The last two snowy mornings, we set an opening time for 11:00. I got up on schedule, cleared off my car and got into work. 7:30, my normal time. And I sat there all by myself each time for two and a half hours. Today I’m taking it easy.
This is winter storm Maya. They started naming snow storms in 2012, but I didn’t catch on to this until Pennsylvania got walloped by a thirty-incher in 2016. Jonas: In terms of disruption, it wasn’t that different from a hurricane. It took weeks to clear stuff away. That storm deserved a name. Maya? We have a few inches and we expect a few more. Hardly worth a name. I’m probably still going to work.
They started naming hurricanes in 1953. Before that, they used descriptors like “the big-ass nor’easter of ’32.” At first, they only used female names, but by 1978, as men started realizing that women were actually getting more rights in society, we lobbied for parity—storm names of our own.
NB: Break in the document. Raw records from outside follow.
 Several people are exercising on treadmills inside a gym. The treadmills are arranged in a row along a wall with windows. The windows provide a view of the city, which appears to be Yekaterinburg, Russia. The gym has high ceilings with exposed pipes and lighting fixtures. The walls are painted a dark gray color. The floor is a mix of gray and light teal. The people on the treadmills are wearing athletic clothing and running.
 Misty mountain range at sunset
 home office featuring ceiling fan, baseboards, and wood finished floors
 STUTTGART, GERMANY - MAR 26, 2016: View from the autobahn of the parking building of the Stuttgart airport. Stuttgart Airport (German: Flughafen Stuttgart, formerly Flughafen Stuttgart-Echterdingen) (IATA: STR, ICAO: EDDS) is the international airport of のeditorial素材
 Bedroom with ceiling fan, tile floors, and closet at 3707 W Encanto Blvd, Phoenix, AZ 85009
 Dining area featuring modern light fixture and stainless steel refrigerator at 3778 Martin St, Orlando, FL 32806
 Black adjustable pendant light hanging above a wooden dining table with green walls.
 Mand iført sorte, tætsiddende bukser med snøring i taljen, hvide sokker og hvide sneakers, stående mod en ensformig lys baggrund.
In 1978, I was almost an adult. Sixteen, and oddly excited about extreme weather, I started dreaming about Hurricane Jeff. My first real experience with a hurricane was Agnes in 1972. The D.C. area, my home, got clobbered with well over a foot of rain. My basement filled up with water and the school field up the street turned into a lake. My friends and I waded knee deep in the water, wisely afraid to go any deeper.
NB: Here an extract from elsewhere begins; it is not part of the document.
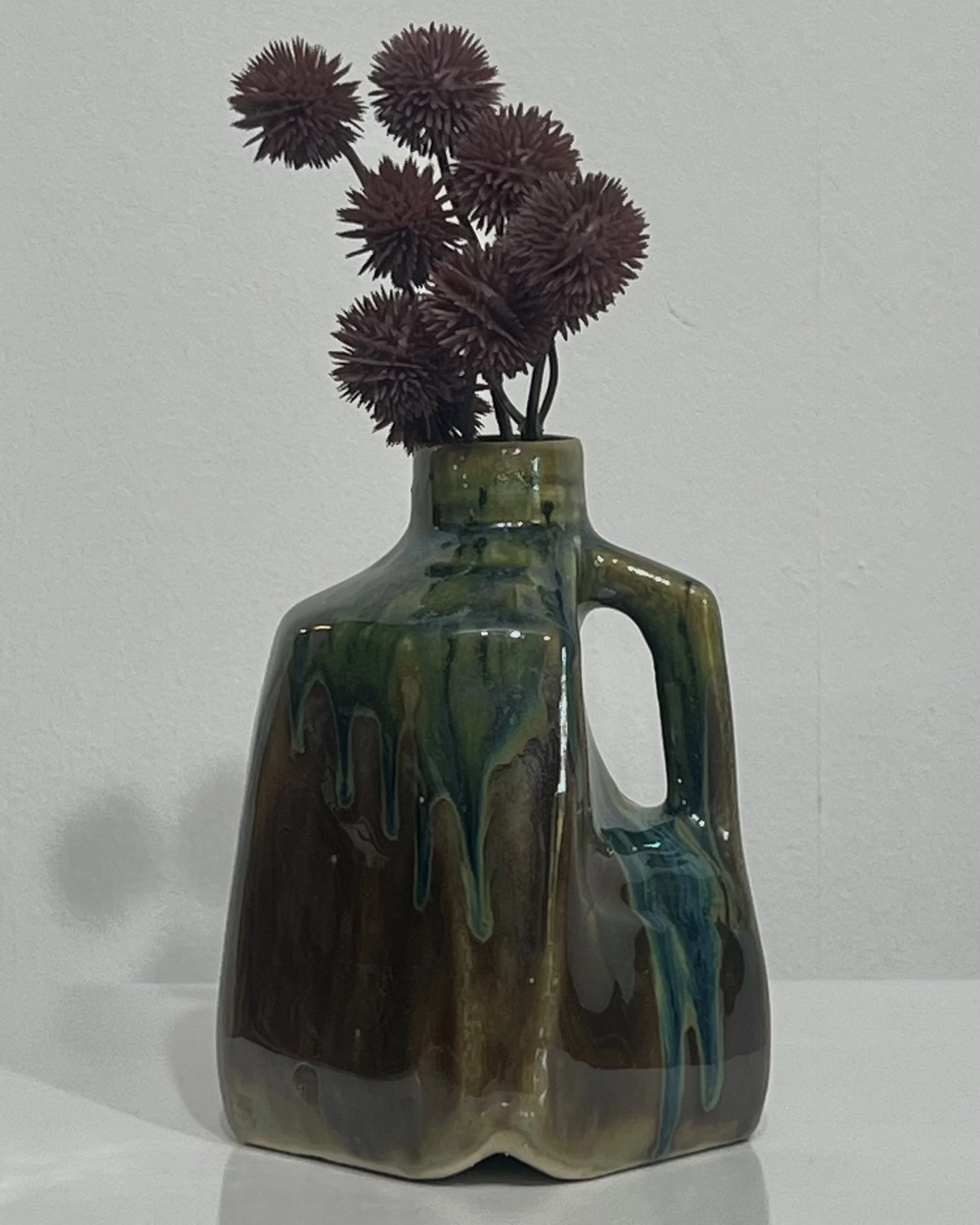 Handmade porcelain milk jug vase by Alissa Van Atta with layered Seaweed and Lime Shower glazes, featuring deep green, olive, and warm earthy tones.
Hurricane Gloria, 1985, was the next large storm system to hit the D.C. area. I spent the night at home, listening to music, awaiting the expected power outage The radio station played various covers of Van Morrison’s Gloria all night. By ’85, they were using male names for every other storm, and the male/female rotation was correct for a Hurricane Jeff. Without the internet, I couldn’t easily search the planned names for the rest of the season, so I crossed my fingers and hoped. In late October, Hurricane Juan formed in the Gulf of Mexico. I was crest-fallen. But when Juan turned out to be a pithy little storm with no real destruction, I was happy to have Jeff spared for a potential category five monster.
I never got my storm. There have been plenty of male “J” hurricanes: Jose, Jerry, Joaquin, even a second Juan in 2003. With climate change, our hurricane season easily extends to ten or more storms. There is always a “J” storm. And now with snowstorms regularly being assigned names, my chances have doubled. But over the past few decades, Jeff, as a name, has gone out of vogue. Once a top ten name, it now doesn’t even make the top one hundred. With two children in school over the past eleven years, I’ve never once heard of a kid named Jeff. Jonas, Jeremy, Jayden, Jaxon. These are the storm names you’re going to see in the coming years.
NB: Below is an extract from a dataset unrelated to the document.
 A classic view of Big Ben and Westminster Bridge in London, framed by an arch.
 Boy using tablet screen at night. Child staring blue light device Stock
I’m a has-been. An also ran. I never got my shot at immortality. My wife Susan has had a hurricane named after her, three times. In 1958, again in 1969 and most recently as a cyclone in 1997. She couldn’t care less. I know that names circle back around every few generations. One day, Jeff will be back in style. And when that happens, maybe this time, I’ll have a storm named after me. I only hope I live long enough to see it.
As for today, the great Winter Storm Maya continues to dump a quarter inch of snow per hour. The library is closed for the day, and my big plan is now to go for a snowy hike. Stay warm, stay safe, have a relaxing day.